TEXT Start Marker

By Jeff Muhollem
Roasted soybeans are a common ingredient in the diets of Pennsylvania dairy cows because they are a great source of fat and protein — including protein that escapes the rumen. Farm-grown and locally available soybeans and on-farm or local roasting make soybeans an economical ingredient in many situations.
Until recently, farmers only had to decide how to process soybeans and how much to feed, but now they also have the opportunity to choose high oleic acid soybeans that bring additional advantages in dairy rations, according to Kevin Harvatine, associate professor of nutritional physiology in Penn State’s College of Agricultural Sciences.
Soybeans contain about 20% fat, Harvatine explained, and normal soybean fat is high in polyunsaturated fatty acids, which are less stable and prone to become rancid more quickly.
“For many years, soybean oil was ‘hydrogenated’ to make margarine, shortening and frying oils, but more than a decade ago we realized the trans fats in these were very bad for us and increased heart disease among other things,” he said. “Oleic acid is an unsaturated fatty acid and is much more stable when frying and storing, which sparked interest in breeding soybeans high in oleic acid and low in polyunsaturated fat.”
Roasted high oleic acid soybeans have benefits for dairy cows. A recent Penn State study compared normal to high oleic acid roasted soybeans fed at 5% and 10% of the dairy cow diet. High oleic acid soybeans resulted in 0.17 units higher milk fat concentration and 0.2 pounds higher milk fat yield.
There is a long history of selecting plants to increase oleic acid concentration. The best known is canola, which is rapeseed that was selected for high oleic acid to improve the healthfulness of the fat, Harvatine noted. Normal plant-breeding methods were also very successful in increasing oleic acid in sunflower and safflower oil, with some varieties containing more than 80% oleic acid.Source : psu.edu
But normal plant-breeding methods failed to create a high oleic soybean, Harvatine pointed out, so high oleic varieties that contain about 75% oleic acid and less than 10% polyunsaturated fat were created using genetic-engineering approaches. The brand names are Plenish from Pioneer and Vistive Gold from Bayer.

TEXT End Marker
DATA TO EXAMINE Start Marker

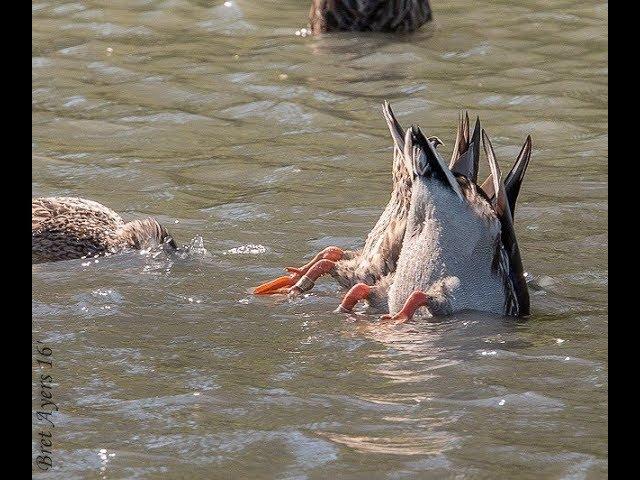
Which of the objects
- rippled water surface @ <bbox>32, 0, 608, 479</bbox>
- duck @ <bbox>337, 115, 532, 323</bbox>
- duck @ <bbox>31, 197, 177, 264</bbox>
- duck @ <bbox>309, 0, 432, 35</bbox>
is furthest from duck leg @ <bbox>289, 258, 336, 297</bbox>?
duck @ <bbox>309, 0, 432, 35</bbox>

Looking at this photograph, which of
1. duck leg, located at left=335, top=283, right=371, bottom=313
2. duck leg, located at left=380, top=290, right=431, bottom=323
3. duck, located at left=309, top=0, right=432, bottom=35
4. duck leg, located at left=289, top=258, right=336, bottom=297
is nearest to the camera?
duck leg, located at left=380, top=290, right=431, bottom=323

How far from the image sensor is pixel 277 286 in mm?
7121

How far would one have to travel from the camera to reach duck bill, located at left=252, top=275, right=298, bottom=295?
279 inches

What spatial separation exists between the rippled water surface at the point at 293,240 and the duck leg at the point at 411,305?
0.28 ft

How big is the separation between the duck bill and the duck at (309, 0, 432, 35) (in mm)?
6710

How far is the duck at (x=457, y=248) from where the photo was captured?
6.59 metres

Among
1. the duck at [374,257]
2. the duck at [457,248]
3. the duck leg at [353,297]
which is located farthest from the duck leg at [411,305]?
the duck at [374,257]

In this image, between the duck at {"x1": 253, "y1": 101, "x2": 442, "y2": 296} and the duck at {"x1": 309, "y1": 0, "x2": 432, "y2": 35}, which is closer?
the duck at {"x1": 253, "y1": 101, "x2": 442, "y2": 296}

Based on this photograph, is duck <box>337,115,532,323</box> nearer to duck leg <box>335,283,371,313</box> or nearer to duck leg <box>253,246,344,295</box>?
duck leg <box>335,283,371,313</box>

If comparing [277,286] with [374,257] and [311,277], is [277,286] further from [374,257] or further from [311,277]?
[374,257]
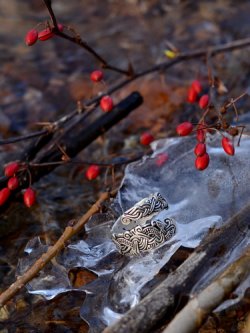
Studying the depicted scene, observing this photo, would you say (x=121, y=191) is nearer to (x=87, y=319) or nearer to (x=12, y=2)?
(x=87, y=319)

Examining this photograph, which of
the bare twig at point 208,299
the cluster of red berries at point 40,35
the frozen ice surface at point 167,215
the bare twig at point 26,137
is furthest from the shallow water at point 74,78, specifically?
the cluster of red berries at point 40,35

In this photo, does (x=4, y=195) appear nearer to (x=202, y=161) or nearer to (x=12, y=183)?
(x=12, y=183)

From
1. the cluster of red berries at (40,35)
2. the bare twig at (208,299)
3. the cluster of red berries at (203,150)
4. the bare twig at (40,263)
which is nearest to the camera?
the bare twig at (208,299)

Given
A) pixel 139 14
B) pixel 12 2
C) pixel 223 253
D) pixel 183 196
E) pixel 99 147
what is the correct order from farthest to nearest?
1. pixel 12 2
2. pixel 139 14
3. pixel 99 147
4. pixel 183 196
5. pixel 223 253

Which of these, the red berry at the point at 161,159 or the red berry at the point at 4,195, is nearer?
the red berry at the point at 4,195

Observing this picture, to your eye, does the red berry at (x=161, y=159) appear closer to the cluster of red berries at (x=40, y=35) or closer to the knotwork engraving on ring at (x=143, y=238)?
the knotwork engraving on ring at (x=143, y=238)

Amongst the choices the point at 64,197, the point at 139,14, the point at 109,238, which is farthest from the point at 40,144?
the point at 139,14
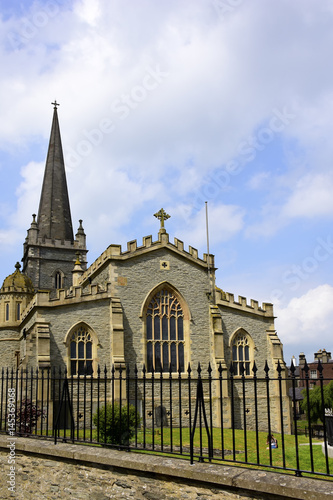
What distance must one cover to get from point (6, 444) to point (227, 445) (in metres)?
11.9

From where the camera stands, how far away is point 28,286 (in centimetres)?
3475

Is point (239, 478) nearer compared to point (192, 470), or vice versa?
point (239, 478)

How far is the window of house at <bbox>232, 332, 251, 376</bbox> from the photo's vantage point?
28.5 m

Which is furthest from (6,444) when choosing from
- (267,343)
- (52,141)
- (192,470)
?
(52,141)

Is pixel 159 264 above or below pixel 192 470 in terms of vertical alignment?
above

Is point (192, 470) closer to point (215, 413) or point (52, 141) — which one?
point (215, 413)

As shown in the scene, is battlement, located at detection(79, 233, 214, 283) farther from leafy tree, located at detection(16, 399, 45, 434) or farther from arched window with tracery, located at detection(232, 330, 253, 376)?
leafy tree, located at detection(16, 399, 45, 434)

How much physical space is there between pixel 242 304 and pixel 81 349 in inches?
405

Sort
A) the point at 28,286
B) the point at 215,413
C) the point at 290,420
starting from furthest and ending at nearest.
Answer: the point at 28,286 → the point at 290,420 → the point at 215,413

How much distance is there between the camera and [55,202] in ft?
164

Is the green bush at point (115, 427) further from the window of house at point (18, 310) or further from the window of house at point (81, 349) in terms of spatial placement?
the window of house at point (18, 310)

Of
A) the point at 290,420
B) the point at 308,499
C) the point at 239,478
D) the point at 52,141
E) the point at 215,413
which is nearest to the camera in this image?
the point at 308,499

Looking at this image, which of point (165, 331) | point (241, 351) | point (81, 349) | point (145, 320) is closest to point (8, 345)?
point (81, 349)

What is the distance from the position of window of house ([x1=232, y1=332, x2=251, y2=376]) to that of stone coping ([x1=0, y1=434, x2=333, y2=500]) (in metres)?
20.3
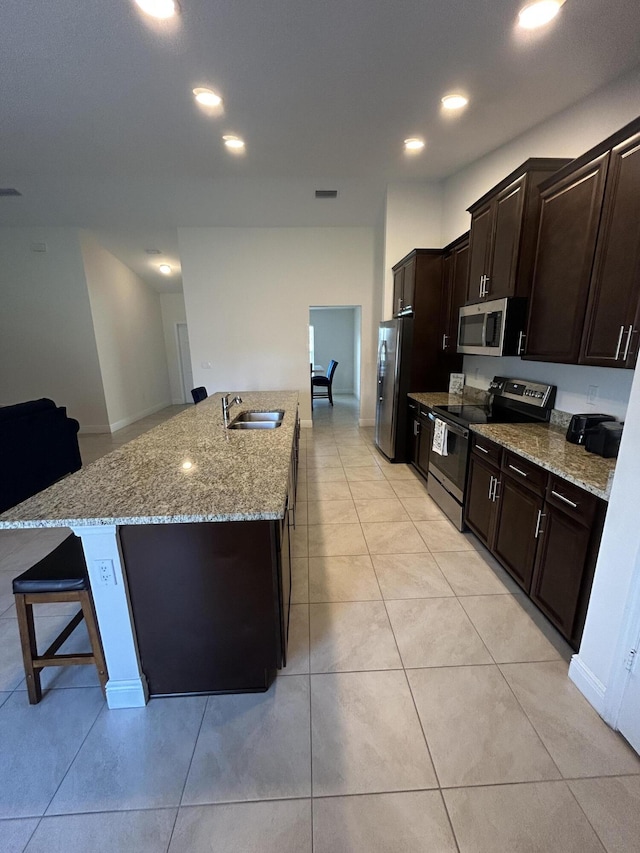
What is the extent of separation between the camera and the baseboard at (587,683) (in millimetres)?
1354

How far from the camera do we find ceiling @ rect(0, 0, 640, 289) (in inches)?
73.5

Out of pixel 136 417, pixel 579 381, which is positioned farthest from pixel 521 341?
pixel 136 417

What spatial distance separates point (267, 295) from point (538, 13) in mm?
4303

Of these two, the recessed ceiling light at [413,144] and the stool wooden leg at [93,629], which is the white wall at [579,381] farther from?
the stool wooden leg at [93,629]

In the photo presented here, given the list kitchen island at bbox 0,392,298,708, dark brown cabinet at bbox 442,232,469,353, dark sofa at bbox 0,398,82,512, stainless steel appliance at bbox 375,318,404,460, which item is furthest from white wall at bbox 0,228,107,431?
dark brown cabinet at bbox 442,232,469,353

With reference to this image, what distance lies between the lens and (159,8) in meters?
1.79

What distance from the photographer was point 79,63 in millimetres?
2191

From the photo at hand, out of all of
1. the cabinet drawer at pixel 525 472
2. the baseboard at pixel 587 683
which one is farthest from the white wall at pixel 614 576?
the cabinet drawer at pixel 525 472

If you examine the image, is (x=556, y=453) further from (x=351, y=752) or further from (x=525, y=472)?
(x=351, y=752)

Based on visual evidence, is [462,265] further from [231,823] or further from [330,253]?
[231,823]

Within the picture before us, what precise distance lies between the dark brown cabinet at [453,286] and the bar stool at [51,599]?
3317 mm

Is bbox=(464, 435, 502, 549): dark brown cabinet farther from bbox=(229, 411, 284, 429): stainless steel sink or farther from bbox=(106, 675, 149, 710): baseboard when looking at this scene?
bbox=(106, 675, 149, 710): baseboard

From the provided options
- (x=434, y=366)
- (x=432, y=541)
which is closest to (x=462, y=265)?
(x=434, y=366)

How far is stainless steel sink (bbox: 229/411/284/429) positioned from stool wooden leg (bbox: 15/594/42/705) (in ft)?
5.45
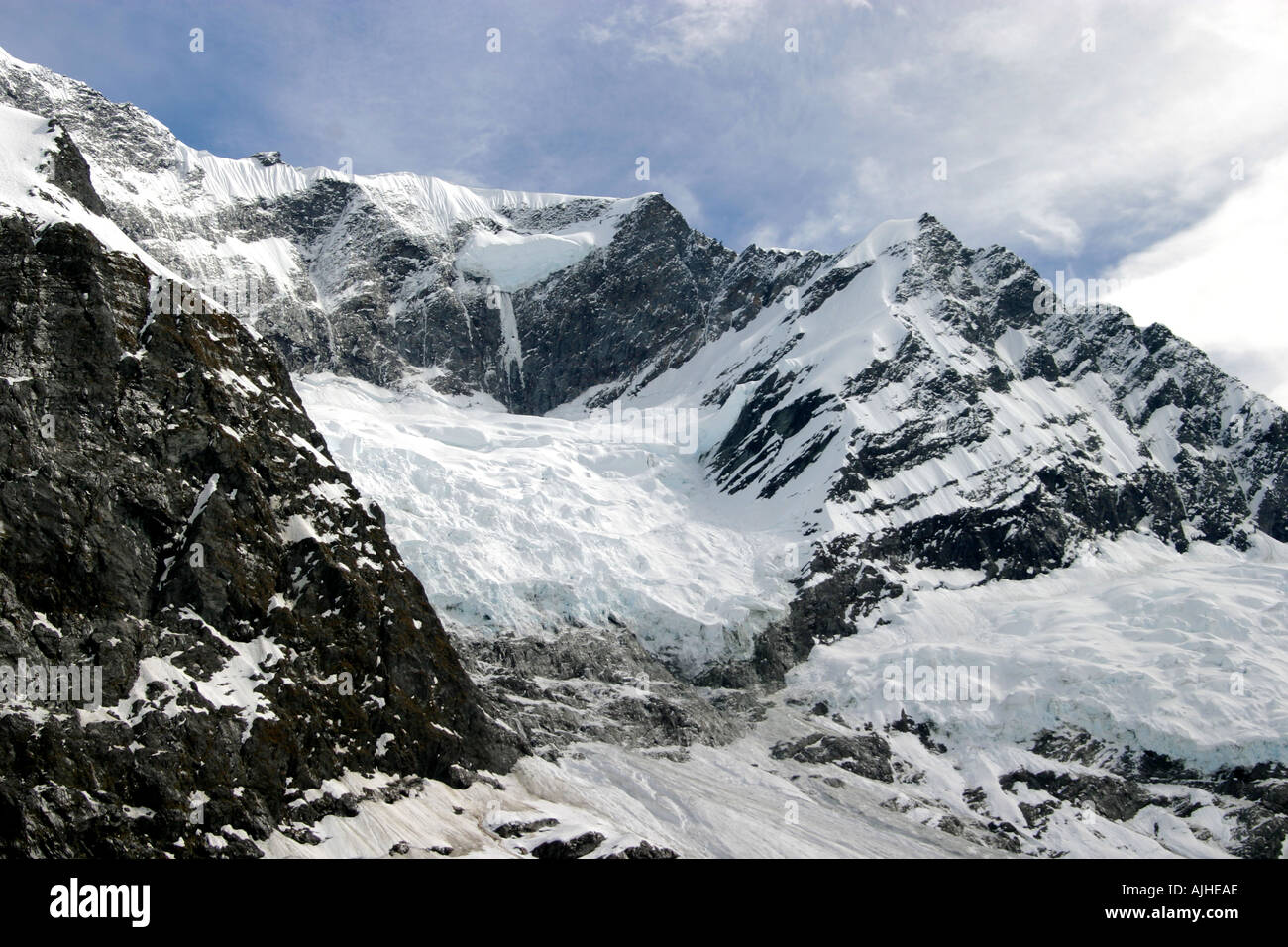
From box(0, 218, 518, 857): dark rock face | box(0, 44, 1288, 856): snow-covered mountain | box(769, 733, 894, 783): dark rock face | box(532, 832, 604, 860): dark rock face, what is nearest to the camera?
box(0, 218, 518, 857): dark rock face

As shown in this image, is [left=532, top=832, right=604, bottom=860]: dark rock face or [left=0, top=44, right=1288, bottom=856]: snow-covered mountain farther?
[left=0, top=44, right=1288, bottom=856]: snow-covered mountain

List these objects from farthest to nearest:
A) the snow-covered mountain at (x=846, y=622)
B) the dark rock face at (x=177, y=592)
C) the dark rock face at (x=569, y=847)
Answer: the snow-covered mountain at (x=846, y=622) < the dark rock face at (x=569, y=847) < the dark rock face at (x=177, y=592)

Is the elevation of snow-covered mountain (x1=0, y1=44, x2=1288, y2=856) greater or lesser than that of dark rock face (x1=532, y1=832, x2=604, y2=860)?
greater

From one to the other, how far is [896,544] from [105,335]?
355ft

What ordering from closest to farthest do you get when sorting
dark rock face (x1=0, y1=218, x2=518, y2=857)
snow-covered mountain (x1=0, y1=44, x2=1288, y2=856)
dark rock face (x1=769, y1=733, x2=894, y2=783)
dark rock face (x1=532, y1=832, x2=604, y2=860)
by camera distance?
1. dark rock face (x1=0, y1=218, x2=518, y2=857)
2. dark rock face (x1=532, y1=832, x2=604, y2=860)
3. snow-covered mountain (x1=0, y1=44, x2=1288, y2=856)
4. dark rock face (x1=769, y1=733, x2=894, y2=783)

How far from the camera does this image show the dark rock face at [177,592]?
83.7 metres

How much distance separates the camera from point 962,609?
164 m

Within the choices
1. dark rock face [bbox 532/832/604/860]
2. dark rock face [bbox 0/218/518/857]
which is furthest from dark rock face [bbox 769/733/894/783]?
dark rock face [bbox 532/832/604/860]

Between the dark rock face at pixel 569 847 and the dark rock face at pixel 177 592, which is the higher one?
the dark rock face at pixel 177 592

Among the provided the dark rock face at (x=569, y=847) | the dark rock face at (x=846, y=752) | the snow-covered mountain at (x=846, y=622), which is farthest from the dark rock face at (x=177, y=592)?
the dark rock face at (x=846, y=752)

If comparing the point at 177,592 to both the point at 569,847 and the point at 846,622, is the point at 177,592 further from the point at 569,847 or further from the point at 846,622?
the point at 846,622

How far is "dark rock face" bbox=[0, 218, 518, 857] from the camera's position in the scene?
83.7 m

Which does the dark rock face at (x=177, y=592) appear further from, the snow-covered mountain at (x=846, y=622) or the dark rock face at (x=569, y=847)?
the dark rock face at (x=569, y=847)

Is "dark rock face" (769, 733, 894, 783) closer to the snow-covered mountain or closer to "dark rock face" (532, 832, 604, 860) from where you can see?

DATA TO EXAMINE End Marker

**BRIEF**
Reproduce word for word the part of the soybean article that starts at the words "By Jeff Muhollem" and ends after the words "rancid more quickly.".

**RESULT FOR THIS TASK**
By Jeff Muhollem
Roasted soybeans are a common ingredient in the diets of Pennsylvania dairy cows because they are a great source of fat and protein — including protein that escapes the rumen. Farm-grown and locally available soybeans and on-farm or local roasting make soybeans an economical ingredient in many situations.
Until recently, farmers only had to decide how to process soybeans and how much to feed, but now they also have the opportunity to choose high oleic acid soybeans that bring additional advantages in dairy rations, according to Kevin Harvatine, associate professor of nutritional physiology in Penn State’s College of Agricultural Sciences.
Soybeans contain about 20% fat, Harvatine explained, and normal soybean fat is high in polyunsaturated fatty acids, which are less stable and prone to become rancid more quickly.